Specifically, the following occurs:
* The compile step does initial processing of the source file, placing
an intermediate representation of the procedures it contains into
the output .o file instead of normal relocatable code. Such object
files are called WHIRL objects to distinguish them from normal
relocatable object files.
This choice is invoked by the -IPA: option. This processing is
really two phases: the normal language processing, plus an IPA
summary phase which collects local information to be used by IPA
later. Because most optimization and code generation options are
transmitted via the IPA summary phase, they must be present on the
command line for the compile step.
* The link step, although it is still invoked by a single ld(1)
command, becomes several steps.
First, the linker invokes IPA, which analyzes and transforms all of
the input WHIRL objects together, writing modified versions of the
objects.
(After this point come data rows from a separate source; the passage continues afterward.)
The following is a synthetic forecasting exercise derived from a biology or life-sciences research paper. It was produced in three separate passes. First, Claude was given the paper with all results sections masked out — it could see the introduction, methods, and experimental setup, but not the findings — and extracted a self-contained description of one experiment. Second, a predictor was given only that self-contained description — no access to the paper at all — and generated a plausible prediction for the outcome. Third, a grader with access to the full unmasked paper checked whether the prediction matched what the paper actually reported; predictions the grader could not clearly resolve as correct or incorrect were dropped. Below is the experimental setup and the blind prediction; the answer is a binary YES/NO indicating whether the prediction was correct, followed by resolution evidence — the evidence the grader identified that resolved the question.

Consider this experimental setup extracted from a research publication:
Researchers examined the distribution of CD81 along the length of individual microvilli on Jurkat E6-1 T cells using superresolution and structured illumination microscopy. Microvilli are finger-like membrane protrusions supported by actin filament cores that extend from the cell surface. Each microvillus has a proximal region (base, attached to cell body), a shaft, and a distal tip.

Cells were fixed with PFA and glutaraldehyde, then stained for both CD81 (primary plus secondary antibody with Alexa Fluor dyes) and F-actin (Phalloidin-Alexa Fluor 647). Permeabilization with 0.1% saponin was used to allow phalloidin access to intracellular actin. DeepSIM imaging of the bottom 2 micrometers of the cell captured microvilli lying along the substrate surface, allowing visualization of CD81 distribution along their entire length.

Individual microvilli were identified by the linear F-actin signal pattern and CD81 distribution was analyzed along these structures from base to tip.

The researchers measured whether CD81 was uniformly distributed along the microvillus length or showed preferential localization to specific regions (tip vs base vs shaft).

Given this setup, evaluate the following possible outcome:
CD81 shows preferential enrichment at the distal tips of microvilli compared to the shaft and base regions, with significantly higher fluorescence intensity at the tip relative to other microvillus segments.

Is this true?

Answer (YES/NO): NO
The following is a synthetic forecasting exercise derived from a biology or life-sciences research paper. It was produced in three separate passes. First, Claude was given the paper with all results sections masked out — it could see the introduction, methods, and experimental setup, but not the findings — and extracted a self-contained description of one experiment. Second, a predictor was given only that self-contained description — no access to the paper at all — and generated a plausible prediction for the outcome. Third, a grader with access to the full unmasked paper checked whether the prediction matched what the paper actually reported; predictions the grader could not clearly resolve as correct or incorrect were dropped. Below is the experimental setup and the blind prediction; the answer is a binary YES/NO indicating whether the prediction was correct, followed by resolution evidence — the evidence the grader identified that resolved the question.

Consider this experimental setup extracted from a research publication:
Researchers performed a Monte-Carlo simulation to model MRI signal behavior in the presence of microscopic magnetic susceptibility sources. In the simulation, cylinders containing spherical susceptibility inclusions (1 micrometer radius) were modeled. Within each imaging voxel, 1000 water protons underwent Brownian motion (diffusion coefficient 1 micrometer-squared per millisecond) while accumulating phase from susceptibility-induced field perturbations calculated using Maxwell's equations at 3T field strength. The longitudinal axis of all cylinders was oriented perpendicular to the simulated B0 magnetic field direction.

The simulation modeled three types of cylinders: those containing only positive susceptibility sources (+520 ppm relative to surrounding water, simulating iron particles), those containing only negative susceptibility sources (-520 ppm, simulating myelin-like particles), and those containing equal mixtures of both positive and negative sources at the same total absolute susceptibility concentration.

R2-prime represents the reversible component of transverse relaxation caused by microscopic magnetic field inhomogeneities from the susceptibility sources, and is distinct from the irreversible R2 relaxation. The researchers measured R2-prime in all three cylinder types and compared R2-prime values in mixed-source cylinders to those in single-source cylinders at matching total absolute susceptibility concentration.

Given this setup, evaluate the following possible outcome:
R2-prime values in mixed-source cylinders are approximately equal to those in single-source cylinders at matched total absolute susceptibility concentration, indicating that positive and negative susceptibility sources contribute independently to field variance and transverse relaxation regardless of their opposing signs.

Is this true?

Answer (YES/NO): YES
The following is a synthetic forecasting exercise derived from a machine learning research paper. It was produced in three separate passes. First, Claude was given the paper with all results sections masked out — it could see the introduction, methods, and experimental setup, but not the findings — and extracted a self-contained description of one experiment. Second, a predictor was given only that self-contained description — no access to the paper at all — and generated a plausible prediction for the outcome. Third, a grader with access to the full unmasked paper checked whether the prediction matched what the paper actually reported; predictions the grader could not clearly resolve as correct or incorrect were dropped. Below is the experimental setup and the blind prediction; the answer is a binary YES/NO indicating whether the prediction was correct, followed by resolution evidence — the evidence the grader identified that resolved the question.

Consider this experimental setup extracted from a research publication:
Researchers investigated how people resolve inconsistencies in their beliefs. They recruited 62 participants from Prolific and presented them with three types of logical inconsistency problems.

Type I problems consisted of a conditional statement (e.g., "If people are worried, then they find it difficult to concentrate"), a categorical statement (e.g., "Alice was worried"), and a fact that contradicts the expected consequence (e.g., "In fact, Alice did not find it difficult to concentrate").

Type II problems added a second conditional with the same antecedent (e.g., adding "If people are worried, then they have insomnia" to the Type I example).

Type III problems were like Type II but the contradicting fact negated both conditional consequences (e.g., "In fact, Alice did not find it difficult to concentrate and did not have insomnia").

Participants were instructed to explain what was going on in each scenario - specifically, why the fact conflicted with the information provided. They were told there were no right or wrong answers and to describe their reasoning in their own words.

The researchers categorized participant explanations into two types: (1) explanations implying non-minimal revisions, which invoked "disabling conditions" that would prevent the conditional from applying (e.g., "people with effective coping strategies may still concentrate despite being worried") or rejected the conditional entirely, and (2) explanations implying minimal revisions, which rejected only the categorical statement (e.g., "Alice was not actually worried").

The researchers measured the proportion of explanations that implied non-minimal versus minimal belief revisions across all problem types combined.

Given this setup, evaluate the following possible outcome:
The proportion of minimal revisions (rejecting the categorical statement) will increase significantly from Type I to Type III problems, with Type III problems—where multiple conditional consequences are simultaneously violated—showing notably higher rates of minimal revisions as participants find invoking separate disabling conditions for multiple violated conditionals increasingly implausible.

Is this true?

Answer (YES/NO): NO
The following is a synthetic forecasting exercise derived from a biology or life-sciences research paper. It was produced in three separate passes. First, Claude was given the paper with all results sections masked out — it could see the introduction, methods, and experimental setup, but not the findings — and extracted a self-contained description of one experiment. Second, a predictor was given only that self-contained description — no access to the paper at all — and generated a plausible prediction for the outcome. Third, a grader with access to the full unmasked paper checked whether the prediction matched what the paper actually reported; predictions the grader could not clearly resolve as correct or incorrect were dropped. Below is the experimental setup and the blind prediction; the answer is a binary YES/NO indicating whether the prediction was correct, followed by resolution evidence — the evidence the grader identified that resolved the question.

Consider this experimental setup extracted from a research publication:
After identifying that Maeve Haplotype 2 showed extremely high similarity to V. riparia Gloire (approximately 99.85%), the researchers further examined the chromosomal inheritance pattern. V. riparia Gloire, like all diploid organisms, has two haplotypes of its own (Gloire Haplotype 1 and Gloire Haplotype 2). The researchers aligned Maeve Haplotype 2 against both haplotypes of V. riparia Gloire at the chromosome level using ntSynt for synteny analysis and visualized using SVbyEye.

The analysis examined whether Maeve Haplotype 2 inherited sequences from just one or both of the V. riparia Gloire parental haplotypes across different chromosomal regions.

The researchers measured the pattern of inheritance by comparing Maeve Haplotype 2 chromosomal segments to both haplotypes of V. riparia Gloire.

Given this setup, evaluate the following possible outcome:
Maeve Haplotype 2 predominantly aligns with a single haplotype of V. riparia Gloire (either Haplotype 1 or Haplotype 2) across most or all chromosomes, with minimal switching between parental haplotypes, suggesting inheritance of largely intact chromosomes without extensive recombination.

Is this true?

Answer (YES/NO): NO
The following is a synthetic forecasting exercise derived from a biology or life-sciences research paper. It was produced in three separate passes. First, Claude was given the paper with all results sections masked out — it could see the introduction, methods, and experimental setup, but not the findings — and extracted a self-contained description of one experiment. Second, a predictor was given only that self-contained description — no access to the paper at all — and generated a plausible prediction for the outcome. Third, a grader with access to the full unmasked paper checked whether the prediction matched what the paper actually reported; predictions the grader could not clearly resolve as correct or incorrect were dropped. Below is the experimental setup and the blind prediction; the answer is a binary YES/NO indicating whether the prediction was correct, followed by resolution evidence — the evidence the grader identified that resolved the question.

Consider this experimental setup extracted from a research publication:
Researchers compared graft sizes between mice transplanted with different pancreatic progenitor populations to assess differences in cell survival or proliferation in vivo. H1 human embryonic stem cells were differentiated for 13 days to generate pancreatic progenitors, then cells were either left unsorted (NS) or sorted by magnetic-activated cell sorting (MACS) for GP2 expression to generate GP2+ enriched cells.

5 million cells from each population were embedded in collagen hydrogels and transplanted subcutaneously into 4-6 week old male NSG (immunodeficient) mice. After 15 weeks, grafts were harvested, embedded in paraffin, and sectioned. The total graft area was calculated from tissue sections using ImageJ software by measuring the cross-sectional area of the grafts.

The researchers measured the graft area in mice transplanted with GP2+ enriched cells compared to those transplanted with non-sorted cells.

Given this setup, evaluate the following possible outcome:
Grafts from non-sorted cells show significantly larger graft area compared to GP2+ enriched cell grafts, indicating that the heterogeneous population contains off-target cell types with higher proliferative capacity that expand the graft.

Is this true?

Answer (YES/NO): YES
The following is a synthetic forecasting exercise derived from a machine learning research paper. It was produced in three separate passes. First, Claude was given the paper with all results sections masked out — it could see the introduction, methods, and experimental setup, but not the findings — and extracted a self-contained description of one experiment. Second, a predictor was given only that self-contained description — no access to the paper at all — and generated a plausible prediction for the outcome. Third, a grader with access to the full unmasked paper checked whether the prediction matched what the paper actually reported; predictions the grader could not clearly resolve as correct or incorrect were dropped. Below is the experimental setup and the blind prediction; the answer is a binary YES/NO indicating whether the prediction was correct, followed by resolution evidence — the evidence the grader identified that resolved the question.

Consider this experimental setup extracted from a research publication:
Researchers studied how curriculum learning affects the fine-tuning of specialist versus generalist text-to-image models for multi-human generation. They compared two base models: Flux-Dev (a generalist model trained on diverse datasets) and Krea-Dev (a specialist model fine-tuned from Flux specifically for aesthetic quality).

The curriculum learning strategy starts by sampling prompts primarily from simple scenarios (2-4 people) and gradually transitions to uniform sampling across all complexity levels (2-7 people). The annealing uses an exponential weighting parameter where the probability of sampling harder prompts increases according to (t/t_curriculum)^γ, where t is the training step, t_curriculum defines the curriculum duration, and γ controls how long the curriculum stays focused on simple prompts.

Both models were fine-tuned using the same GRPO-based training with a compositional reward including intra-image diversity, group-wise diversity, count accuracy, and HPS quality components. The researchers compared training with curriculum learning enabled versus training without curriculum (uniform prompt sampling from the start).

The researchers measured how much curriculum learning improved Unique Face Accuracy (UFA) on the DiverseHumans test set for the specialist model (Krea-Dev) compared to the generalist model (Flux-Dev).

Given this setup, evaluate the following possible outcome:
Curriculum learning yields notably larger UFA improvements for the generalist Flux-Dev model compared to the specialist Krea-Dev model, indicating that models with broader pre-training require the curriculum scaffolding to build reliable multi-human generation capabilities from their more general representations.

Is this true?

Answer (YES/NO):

Then it invokes the compiler on each of the modified
objects, producing a normal relocatable object. Finally, it invokes
the linker again for a normal linkage step, producing an executable
program or DSO.
The temporary files created during this expanded link step are all
created in a temporary subdirectory of the output program's
directory, unless the environment variable TMPDIR is specified, in
which case the temporary subdirectory is created under $TMPDIR; like
other temporary files produced by the compilation process, they are
normally removed on completion (unless the -keep option is specified
with the compiler command).
IPA increases program build time in two ways. First, although the IPA
step may not be very expensive itself, it usually increases the size
of the code by inlining, and therefore expands the time required by
the rest of the compiler. More importantly, because IPA analysis can
propagate information from one module into optimization decisions in
arbitrary other modules, even minor changes to a single component
module cause most of the program compilation to be redone. As a
result, IPA is best suited for use on programs with a stable source
base.
Because full IPA is not always suitable, the MIPSpro compilers also
support inlining without IPA in cases where both the call and the
called subprogram are in the same file. This feature, called the
standalone inliner, is invoked by default when inlining is specified
in C++, or may be explicitly invoked using the -INLINE options
(described following).
Program Attributes
Like most optimization performed by the compiler, IPA should not
change the program's behavior. Nevertheless, it can affect the
resulting program in subtle ways.
The most important effects involve external symbols and DSOs. Unlike
other IPA implementations, the MIPSpro compiler does not require that
all of the components of a program be subjected to IPA analysis. The
ld(1) command which invokes IPA may include object files (.o) and
archives (.a) which have been compiled normally without IPA analysis,
as well as referencing DSOs which, however they were compiled, cannot
contribute detailed information because the DSO may be replaced with a
different implementation after the program is built.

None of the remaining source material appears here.